A parte ciò, si può però dire che alla fine, di tutto questo caos, si sono avvantaggiati come sempre soltanto quei sessantottini che hanno sostituito la loro casta baronale a quella vecchia, scalzandola e insediandosi al suo posto facendo così il lavaggio del cervello ai giovani degli anni Ottanta e Novanta che poi sono diventati a loro volta insegnanti ma soprattutto padri e madri dei ragazzi di oggi e che ne difendono – leggere i giornali il caso del liceo romano “Virgilio” – tutte le castronerie che commettono a scuola. L’effetto negativo più evidente di quella troppo lunga stagione sta in quanto oggi noi tutti abbiamo sotto gli occhi, dopo cinquant’anni – giusto il tempo convenzionale di due o tre generazioni – nella famiglia, nella scuola e nel vivere quotidiano. Un disastro di educazione e di cultura. Un fallimento totale. E non c’è proprio necessità di portare prove specifiche, perché le conosciamo tutti benissimo.

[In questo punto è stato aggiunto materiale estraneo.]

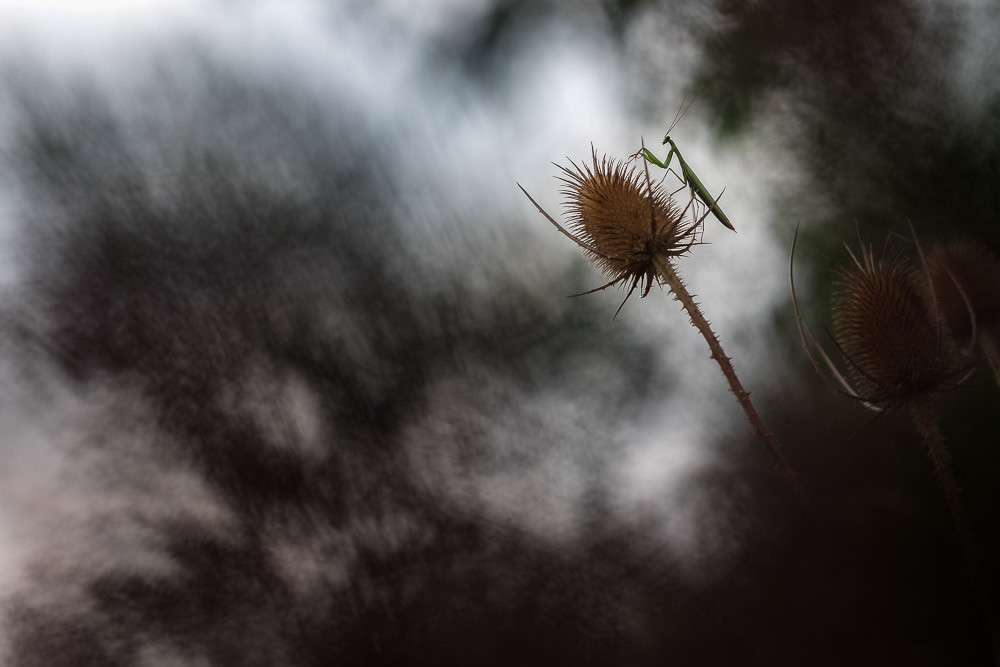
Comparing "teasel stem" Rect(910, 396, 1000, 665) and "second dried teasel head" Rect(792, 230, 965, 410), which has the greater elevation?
"second dried teasel head" Rect(792, 230, 965, 410)

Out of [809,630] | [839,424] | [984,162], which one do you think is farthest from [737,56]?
[809,630]

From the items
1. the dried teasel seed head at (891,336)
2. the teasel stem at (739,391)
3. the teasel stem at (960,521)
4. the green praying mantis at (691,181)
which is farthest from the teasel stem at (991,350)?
the green praying mantis at (691,181)

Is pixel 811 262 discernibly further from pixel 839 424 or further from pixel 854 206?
pixel 839 424

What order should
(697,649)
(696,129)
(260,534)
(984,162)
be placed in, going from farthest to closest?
(696,129) → (260,534) → (984,162) → (697,649)

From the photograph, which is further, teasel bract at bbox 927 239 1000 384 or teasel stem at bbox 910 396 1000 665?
teasel bract at bbox 927 239 1000 384

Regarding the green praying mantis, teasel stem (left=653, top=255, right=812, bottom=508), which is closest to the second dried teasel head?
Answer: teasel stem (left=653, top=255, right=812, bottom=508)

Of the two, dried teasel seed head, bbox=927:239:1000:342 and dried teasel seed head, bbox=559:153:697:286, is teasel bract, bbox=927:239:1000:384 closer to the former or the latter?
dried teasel seed head, bbox=927:239:1000:342
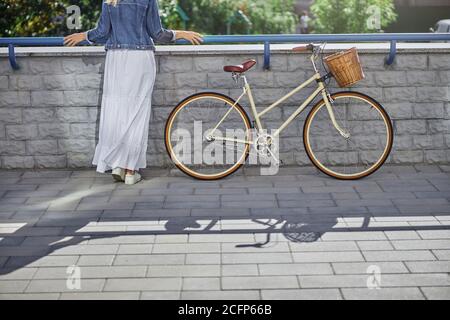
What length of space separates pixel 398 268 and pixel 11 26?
26.7ft

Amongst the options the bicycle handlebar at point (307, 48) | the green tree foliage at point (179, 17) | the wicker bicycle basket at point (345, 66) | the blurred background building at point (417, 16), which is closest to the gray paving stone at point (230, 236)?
the wicker bicycle basket at point (345, 66)

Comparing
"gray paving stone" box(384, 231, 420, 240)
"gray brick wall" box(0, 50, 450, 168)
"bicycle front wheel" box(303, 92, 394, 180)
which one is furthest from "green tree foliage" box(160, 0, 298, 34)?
"gray paving stone" box(384, 231, 420, 240)

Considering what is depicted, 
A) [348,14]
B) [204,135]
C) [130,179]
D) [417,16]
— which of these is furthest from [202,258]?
[417,16]

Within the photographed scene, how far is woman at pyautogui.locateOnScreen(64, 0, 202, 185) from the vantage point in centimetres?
680

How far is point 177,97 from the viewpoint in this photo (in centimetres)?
747

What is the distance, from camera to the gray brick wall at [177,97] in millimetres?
7418

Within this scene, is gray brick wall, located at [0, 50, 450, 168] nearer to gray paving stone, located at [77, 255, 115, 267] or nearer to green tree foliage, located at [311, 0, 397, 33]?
gray paving stone, located at [77, 255, 115, 267]

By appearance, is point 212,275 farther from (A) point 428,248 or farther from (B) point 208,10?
(B) point 208,10

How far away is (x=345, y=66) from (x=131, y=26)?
1.87m

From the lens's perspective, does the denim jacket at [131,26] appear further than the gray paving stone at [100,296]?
Yes

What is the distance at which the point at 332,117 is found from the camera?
23.3ft

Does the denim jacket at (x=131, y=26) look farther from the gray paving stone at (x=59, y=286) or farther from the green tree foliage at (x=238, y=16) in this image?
the green tree foliage at (x=238, y=16)

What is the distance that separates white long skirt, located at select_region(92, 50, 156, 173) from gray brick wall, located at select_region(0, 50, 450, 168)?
1.56 feet
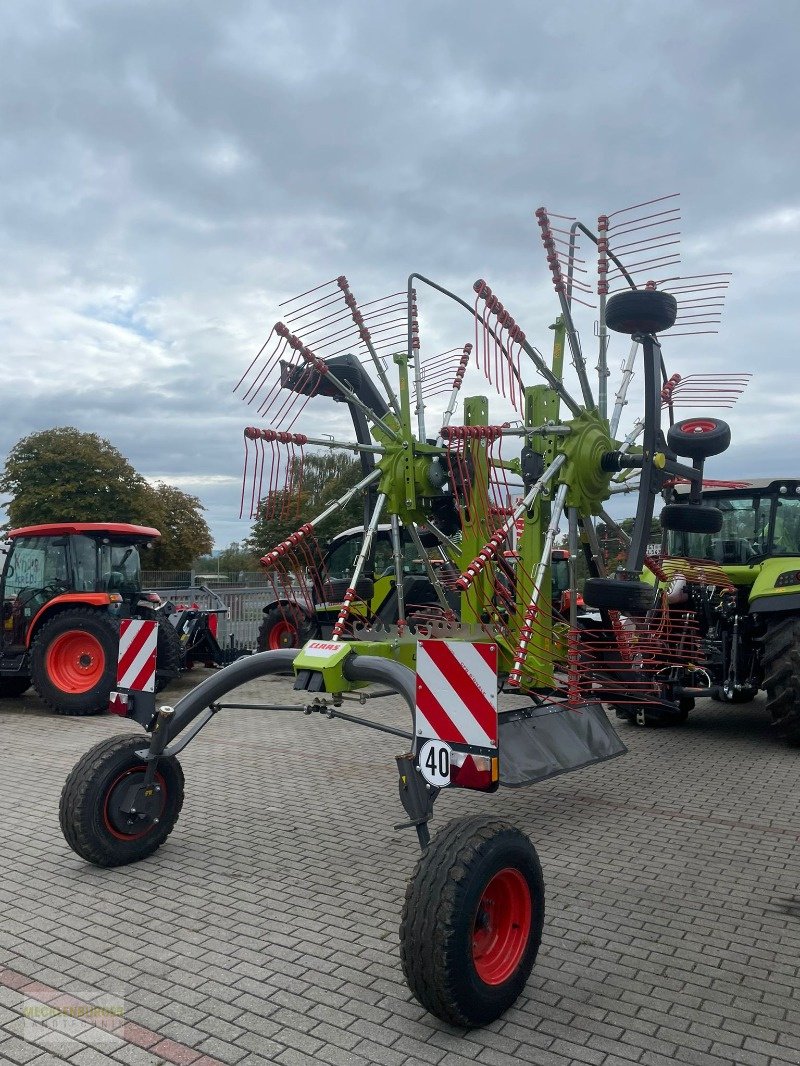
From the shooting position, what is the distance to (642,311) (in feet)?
16.5

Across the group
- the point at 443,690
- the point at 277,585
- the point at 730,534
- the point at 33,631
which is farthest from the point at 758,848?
Answer: the point at 33,631

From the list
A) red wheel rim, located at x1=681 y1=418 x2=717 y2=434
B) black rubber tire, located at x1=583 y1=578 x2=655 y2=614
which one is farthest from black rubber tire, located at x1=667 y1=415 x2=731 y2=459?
black rubber tire, located at x1=583 y1=578 x2=655 y2=614

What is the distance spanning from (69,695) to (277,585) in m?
4.99

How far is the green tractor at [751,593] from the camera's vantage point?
7.54 meters

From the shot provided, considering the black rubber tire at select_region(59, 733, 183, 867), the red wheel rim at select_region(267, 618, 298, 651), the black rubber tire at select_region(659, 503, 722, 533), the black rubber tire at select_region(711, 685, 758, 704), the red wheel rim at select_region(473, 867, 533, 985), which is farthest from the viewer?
the red wheel rim at select_region(267, 618, 298, 651)

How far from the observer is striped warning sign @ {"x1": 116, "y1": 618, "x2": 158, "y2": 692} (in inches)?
195

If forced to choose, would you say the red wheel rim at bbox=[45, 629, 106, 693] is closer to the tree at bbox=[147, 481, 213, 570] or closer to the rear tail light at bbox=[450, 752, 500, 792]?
the rear tail light at bbox=[450, 752, 500, 792]

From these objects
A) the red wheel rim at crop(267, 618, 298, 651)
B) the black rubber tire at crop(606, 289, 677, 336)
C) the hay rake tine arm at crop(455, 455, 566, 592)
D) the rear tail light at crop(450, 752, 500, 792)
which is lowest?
the red wheel rim at crop(267, 618, 298, 651)

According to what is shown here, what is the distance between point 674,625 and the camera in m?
6.25

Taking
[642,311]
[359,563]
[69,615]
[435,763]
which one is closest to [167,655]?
[69,615]

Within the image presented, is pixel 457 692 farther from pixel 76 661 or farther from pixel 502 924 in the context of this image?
pixel 76 661

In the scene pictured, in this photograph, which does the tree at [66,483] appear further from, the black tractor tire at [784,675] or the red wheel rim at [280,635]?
the black tractor tire at [784,675]

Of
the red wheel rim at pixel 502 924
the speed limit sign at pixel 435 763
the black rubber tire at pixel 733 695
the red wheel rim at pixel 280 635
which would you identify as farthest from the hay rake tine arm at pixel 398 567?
→ the red wheel rim at pixel 280 635

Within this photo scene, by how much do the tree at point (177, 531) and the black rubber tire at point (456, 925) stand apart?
98.9 feet
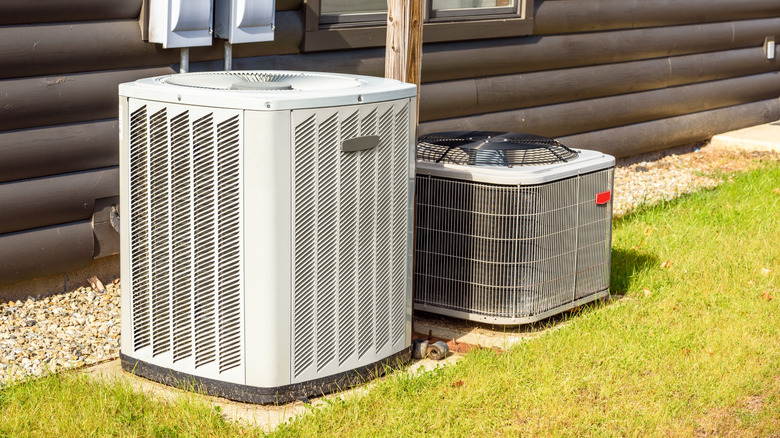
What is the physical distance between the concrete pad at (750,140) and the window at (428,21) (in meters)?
3.21

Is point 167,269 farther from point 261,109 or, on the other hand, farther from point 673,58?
point 673,58

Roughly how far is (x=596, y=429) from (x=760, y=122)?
7.42 m

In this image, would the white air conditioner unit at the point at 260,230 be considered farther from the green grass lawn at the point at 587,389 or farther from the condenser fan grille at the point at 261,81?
the green grass lawn at the point at 587,389

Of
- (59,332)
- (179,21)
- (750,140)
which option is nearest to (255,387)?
(59,332)

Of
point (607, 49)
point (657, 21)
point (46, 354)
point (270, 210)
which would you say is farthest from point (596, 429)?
point (657, 21)

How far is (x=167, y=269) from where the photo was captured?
12.5 feet

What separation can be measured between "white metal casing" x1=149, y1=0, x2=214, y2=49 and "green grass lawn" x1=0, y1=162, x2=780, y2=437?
1.83 m

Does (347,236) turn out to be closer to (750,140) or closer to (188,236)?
(188,236)

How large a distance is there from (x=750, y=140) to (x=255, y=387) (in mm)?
6979

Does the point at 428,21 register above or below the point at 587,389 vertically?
above

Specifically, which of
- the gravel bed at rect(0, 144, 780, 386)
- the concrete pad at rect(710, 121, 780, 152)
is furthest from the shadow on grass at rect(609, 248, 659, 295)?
the concrete pad at rect(710, 121, 780, 152)

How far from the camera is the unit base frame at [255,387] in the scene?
3.75 metres

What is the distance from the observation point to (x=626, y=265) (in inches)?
223

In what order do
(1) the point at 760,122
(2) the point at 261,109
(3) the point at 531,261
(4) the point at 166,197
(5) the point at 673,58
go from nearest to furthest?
(2) the point at 261,109, (4) the point at 166,197, (3) the point at 531,261, (5) the point at 673,58, (1) the point at 760,122
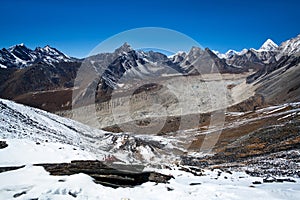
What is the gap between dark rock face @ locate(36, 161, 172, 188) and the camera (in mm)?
16453

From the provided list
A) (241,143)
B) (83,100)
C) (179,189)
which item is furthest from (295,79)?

Simili derive, bisogna pur ricordarlo agli immemori, erano state previste e denunciate dai giornalisti e dagli intellettuali che scrivevano sulle riviste di destra di allora: da Il Borghese di Mario Tedeschi a Lo Specchio di Giorgio Nelson Page, da Il Conciliatore di Piero Capello a L’Italiano di Pino Romualdi, da LaDestra di Claudio Quarantotto a Intervento di Fausto Gianfranceschi. Per non parlare di quotidiani oggi dimenticati come il Roma e La Notte, o ancora esistenti come Il Tempo e Il Giornale, La Nazione e Il Resto del Carlino. Ma fu tutto inutile. Però, se qualcuno volesse rinfrescarsi la memoria, vennero pubblicati alcuni libri che riunivano certi interventi dell’epoca, almeno a dire: anche se tutti ci cascarono, noi no… Una dozzina di anni dopo, agli inizi dei Novanta, giunse paradossalmente un terremoto promosso dalla magistratura: Tangentopoli, questa sì che scardinò il sistema italiano, comunque sempre a favore della Sinistra parlamentare che ne avrebbe approfittato a mani basse se non fosse spuntato all’improvviso il Cavalier Berlusconi a rompere le uova nel paniere. Ma questa è tutta un’altra storia.